The paper tackles the problem of quantifying human cognition by characterizing the computational machinery of the brain, finding that human cognitive abilities are unexpectedly confined to a specific class of automata called 'nested stack', which is markedly below Turing machines.
The machinery of the human brain -- analog, probabilistic, embodied -- can be characterized computationally, but what machinery confers what computational powers?
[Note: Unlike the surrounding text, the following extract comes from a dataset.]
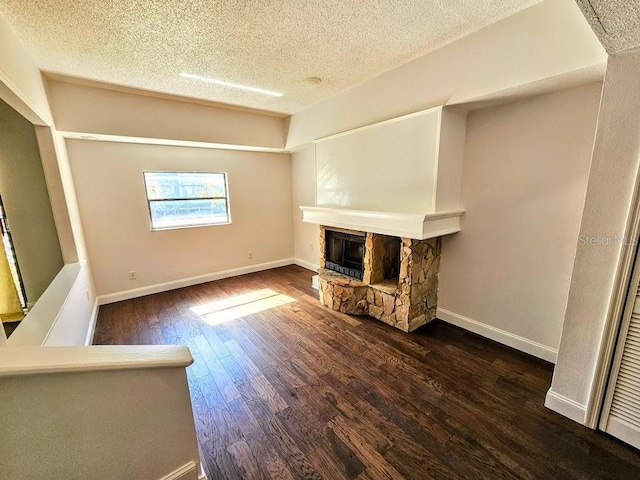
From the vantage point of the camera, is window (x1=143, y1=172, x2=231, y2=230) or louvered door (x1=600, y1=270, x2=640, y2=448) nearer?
louvered door (x1=600, y1=270, x2=640, y2=448)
Any such system can be abstractly cast in terms of two computational components: a finite state machine carrying out computational steps, whether via currents, chemistry, or mechanics; plus a set of allowable memory operations, typically formulated in terms of an information store that can be read from and written to, whether via synaptic change, state transition, or recurrent activity. Probing these mechanisms for their information content, we can capture the difference in computational power that various systems are capable of. Most human cognitive abilities, from perception to action to memory, are shared with other species; we seek to characterize those (few) capabilities that are ubiquitously present among humans and absent from other species. Three realms of formidable constraints -- a) measurable human cognitive abilities, b) measurable allometric anatomic brain characteristics, and c) measurable features of specific automata and formal grammars -- illustrate remarkably sharp restrictions on human abilities, unexpectedly confining human cognition to a specific class of automata ("nested stack"), which are markedly below Turing machines.